My submissive husband enjoys being dressed in women's knickers and suspenders... he even has black, patent leather stilleto ankle boots that he wears (in the bedroom). I have tried to coax him out of his comfort zone for a night on the town (I suggested going to a town far away from the one in which we live, since it is a smaller, more closed-minded, extremely religious place)... but he has declined, although I know, secretly, he wants to and would enjoy it due to his kinky nature. As his dominant, for now I will respect his fears and try not to push him too far too fast for fear of endangering anything I have already accomplished with him, but one night we will get dressed up and go out...

I do agree that what goes on in the bedroom should generally stay in the bedroom... but I don't want to feel ashamed of the things my husband and I do because they aren't considered "normal". I'm a certainly less worried about my reputation than is my husband. Perhaps it has to do with the fact that this is is the town in which he grew up, and he's nearly 20 years older than me (from an entirely different generation, subjected to more religion and more "brainwashing" due to his past experiences). I don't think I would have a problem if people knew I was a Dominant... the only problem, then, would be young boys and old perverts just looking for a "good time" because of their misinterpretations or misconceptions about what it actually means to be a Dominant in a D/s relationship.

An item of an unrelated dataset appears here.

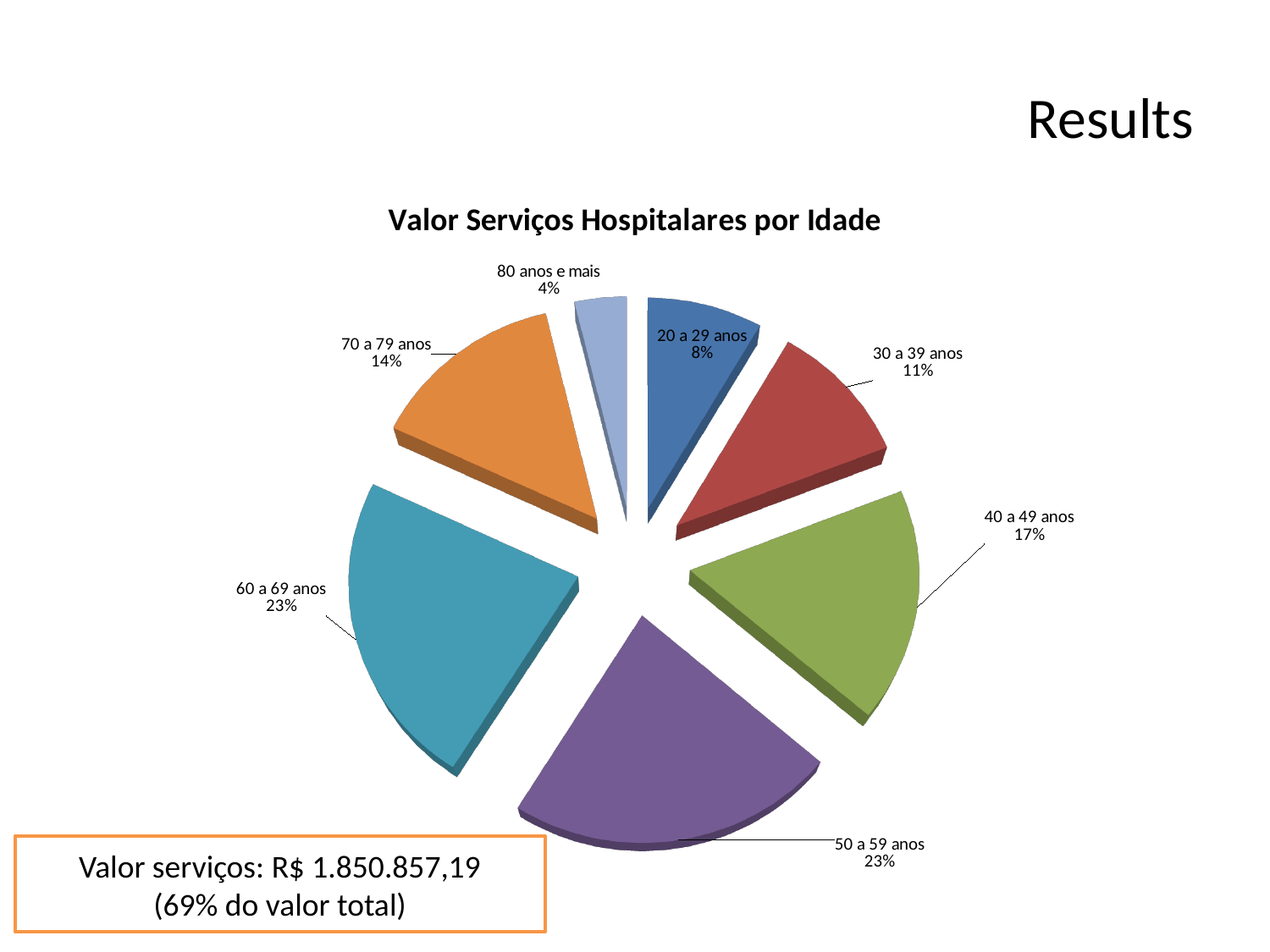
What share of the pie does the "30 a 39 anos" slice represent? 11% What share of the pie does the "40 a 49 anos" slice represent? 17% Which age group has the smallest slice of the pie? 80 anos e mais What share of the pie does the "70 a 79 anos" slice represent? 14% What is the title of the chart? Valor Serviços Hospitalares por Idade How many slices does the pie chart have? 7 Which two age groups share the same percentage of 23%? 50 a 59 anos and 60 a 69 anos What is the difference in percentage points between the "50 a 59 anos" slice and the "30 a 39 anos" slice? 12 percentage points What is the difference in percentage points between the "40 a 49 anos" slice and the "80 anos e mais" slice? 13 percentage points What kind of chart is shown on the slide? pie chart Which slice is larger, "60 a 69 anos" or "70 a 79 anos"? 60 a 69 anos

We "joke" about our D/s dynamic with friends... I'll tell my husband after a day of being out, if he has been particularly cheeky, that I'm going to take him home and spank him. His male friends get a great laugh out of this and my husband will go "ooh, not too hard I hope, pet"... this is our "secret" way of communicating to one another in public... I don't think others have caught on, yet...

The strongest and most effective force in guaranteeing the long-term maintenance of power is not violence in all the forms deployed by the dominant to control the dominated, but consent in all the forms in which the dominated acquiesce in their own domination.